- **SET TASKS**
**A.** Answer these questions from the Shanker Institute news text:
(i) About how many people attended the Nov. 15 lecture?
(ii) At what price per copy did the institute offer the Shanker biography?
(iii) On what date did the biography make its debut at the QuEST Conference event?
**B.** Please extend the Shanker Institute news text, picking up after its final sentence.

Lipset Lecture: Russia’s Transition to Autocracy
As it has in previous years, the institute co-sponsored the fourth annual Seymour Martin Lipset Lecture on Democracy in the World, an event initiated by the National Endowment for Democracy in honor of the renowned sociologist and founding Shanker Institute board member. At the Nov. 15 event, Pierre Hassner, research director emeritus at CERI (the Centre d’Etudes et de Recherches Internationales) in Paris and one of France’s most respected intellectuals, delivered a lecture on “Russia’s Transition to Autocracy: The Implications for World Politics.” Approximately 150 attended. Dr. Hassner, currently a visiting professor at the Université du Québec à Montréal, has focused his major writings on war and peace, totalitarianism, ethics and international relations, and international order. The lecture described Russia’s path towards autocracy under Vladimir Putin and the dangers this development poses for the West and democracy. In addition to the NED and the Shanker Institute, the event was also co-sponsored by the University of Toronto’s Munk Center for International Studies and the AFT.

& Learn more about the Lipset Lecture series.
& Click here to view the lecture.

October 2007

"Tough Liberal" Reception and Book Signing
On Oct. 4 in Washington D.C., the Albert Shanker Institute, in cooperation with the AFT, held a reception and book signing for Richard Kahlenberg's new biography, Albert Shanker: Tough Liberal, The Battle Over Schools, Unions, Race and Democray. The book, which was formally released on Labor Day, has already received a number of positive reviews. It describes the eventful life of Albert Shanker and his rise to the presidency of the AFT. It provides a new and valuable history of the building of the UFT in New York and the AFT and public employee unionism nationally and of the role of the UFT and AFT in the civil rights movement, conflicts within the Democratic Party that split liberalism, Shanker’s role in helping to launch the education standards movement, and the education and public debates in which Shanker and the union became leading voices. AFT and Shanker Institute President Ed McElroy writes that “Richard D. Kahlenberg has captured the political essence of Albert Shanker as a democracy advocate, unionist, and teacher. . . .This book brings to life his core values and underscores the enormous contribution he made.” The Shanker Institute has purchased advance copies of the book and has made it available at a special discount of $18 a copy, including shipping (regular price of $29.95) from the AFT Store.

& Purchase a copy of the Shanker biography at the $18 discounted rate.
&
Read media reports about Tough Liberal.
& See book reviews.

July 2007

“Tough Liberal” Debuts at QuEST
The long-awaited new biography of Albert Shanker by Richard Kahlenberg, Tough Liberal: Albert Shanker and the Battles over Schools, Unions, Race, and Democracy (Columbia University Press), was formally released on Sept. 3, but made its debut on July 12 at a special event sponsored by the Albert Shanker Institute during the AFT’s national QuEST Conference, where Richard Kahlenberg was available to sign advance copies of the book. At the event, AFT Secretary-Treasurer Nat LaCour recalled Shanker’s early support for LaCour’s efforts at organizing New Orleans teachers—the first integrated local organized in the South — and described Shanker as “the greatest teacher leader that this country has ever seen.”

- **RECORDS SHOWN**
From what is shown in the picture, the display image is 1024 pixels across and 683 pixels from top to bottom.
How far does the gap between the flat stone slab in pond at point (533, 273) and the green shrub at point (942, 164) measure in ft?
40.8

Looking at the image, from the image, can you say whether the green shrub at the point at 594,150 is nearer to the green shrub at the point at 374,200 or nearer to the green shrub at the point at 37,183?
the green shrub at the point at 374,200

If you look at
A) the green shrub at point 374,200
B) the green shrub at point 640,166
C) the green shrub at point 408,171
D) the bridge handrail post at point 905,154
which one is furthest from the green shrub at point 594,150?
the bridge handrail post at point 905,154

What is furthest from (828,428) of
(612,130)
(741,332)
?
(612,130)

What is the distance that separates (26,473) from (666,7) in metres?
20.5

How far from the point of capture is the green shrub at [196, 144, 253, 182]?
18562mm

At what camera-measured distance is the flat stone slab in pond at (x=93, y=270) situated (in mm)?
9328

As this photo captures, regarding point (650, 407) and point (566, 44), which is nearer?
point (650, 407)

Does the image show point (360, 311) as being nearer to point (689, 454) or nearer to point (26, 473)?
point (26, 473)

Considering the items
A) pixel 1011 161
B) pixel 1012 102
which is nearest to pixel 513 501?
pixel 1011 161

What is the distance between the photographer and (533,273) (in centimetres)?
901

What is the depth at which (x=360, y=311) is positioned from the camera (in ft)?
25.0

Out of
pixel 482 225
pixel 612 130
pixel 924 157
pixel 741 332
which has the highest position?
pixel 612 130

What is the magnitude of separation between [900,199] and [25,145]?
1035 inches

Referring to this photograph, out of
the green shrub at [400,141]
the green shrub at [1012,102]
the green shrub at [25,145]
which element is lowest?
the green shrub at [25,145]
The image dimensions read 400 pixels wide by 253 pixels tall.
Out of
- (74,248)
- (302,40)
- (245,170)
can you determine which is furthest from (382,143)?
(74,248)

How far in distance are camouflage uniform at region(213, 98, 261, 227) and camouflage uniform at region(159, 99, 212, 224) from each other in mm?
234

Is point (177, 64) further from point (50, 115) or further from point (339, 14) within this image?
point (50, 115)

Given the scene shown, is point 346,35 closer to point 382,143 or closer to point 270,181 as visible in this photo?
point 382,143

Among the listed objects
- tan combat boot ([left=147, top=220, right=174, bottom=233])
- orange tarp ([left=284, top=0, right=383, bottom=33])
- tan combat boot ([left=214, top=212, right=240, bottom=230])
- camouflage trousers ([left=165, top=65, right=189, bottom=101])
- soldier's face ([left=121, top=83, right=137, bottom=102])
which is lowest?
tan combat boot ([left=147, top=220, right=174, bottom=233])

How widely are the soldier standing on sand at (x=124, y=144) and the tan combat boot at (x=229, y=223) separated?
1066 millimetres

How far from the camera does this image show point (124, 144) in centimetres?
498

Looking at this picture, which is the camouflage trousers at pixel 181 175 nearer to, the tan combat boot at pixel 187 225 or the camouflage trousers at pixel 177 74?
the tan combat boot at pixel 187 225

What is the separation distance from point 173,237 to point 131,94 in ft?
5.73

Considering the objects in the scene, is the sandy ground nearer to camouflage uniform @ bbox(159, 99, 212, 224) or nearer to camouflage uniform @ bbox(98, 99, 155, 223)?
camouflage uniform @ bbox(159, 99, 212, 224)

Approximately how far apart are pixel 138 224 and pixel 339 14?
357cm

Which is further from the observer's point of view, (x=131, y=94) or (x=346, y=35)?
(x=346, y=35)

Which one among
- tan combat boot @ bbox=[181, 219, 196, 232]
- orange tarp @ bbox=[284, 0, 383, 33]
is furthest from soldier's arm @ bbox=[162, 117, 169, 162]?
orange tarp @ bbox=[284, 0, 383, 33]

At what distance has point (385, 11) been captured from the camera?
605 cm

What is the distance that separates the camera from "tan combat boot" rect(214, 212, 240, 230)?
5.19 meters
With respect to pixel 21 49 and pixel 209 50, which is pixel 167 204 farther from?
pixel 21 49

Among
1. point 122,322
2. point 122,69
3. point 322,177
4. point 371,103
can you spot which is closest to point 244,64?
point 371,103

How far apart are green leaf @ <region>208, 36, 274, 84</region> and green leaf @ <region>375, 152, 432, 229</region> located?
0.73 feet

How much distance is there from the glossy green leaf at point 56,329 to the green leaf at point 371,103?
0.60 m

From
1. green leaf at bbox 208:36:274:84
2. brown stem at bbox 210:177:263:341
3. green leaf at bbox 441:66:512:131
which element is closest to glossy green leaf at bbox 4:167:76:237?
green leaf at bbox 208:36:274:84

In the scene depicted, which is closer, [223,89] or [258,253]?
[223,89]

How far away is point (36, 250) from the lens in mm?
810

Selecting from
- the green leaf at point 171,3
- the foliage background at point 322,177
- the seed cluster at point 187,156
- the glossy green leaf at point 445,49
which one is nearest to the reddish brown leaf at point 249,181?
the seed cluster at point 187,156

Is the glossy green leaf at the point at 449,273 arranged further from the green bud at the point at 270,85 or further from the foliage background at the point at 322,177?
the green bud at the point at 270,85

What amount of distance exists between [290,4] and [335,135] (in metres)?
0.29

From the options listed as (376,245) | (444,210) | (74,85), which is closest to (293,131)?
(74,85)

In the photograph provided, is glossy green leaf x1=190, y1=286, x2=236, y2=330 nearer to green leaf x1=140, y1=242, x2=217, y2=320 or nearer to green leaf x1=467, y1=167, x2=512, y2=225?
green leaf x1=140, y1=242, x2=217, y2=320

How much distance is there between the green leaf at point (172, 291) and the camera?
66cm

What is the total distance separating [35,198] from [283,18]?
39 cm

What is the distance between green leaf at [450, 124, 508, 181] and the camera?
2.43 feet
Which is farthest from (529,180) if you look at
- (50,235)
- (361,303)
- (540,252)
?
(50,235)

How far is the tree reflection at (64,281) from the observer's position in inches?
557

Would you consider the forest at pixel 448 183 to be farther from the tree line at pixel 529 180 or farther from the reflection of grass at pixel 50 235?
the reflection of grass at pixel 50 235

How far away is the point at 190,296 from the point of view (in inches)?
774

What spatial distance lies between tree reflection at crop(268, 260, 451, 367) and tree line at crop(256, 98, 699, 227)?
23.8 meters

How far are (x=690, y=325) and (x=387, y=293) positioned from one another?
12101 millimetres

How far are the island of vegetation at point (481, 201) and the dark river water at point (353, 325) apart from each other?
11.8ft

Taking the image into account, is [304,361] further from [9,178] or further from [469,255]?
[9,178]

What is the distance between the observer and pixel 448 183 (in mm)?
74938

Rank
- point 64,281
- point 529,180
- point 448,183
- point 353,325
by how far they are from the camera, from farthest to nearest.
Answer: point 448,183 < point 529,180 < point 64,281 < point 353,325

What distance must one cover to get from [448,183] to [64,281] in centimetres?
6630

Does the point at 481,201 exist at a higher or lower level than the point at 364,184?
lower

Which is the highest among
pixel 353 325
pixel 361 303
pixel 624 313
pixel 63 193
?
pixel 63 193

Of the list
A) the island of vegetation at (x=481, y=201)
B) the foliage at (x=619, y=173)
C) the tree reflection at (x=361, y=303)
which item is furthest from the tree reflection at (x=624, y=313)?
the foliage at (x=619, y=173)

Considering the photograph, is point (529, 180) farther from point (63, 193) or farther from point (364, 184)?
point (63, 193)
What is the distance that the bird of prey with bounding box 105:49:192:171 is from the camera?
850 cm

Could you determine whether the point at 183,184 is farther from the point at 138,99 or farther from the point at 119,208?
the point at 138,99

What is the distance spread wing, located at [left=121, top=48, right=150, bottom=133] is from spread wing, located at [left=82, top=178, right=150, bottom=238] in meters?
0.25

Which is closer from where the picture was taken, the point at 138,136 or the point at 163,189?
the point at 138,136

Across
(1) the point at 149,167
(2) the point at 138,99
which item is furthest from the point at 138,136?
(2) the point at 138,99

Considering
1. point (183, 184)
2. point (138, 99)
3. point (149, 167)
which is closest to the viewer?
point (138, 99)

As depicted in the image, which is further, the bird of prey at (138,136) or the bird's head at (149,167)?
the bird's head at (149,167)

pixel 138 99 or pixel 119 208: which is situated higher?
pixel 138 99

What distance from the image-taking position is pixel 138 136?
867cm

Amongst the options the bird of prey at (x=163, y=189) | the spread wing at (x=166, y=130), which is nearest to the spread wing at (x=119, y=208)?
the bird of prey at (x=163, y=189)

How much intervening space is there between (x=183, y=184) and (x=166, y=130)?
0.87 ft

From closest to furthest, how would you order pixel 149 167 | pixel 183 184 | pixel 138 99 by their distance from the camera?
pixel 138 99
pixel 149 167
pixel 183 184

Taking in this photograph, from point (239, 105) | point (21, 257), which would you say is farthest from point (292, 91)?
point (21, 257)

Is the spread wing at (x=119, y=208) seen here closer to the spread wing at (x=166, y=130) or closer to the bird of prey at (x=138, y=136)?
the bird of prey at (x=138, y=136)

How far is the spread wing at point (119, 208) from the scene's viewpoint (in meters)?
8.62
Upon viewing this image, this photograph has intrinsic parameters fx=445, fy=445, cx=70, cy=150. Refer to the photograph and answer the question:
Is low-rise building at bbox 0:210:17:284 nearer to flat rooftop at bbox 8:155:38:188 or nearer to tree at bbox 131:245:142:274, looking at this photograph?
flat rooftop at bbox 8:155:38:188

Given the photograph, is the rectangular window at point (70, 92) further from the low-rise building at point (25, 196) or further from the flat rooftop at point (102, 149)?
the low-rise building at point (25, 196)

- **SOLVED TASKS**
**A.**
(i) Approximately 150.
(ii) $18 a copy, including shipping.
(iii) July 12.

**B.**
June 2007

Shanker Institute Launches “Good School” Seminar Series
The Albert Shanker Institute launched a series of seminars on the union’s role in shaping the “good school” with a June 4-5 session on “Unions, Teaching Quality, and Student Achievement.” This kick-off seminar featured a series of presentations and candid, off-the-record conversations between local and national AFT leaders, superintendents from some of those locals, members of the Albert Shanker Institute Board of Directors, and selected policy experts and researchers. The object of this initial meeting was to get a sense of what is really known about how the most-discussed teaching reforms and staffing policies affect educational performance. One key issue was the suspect charge that provisions of teacher union contracts are detrimental to teaching quality—and, thus, student achievement. Another issue was to explore what unions and union-superintendent partnerships can do differently to better promote teaching quality. The information discussed came in two forms — first, as reports from some of the best researchers in the country on studies they have either conducted or reviewed, and second, from the practical experience of local union leaders and superintendents already in the process of trying to implement effective practices.

& Read more about the Good Schools seminar.
&
View the agenda of the June meeting.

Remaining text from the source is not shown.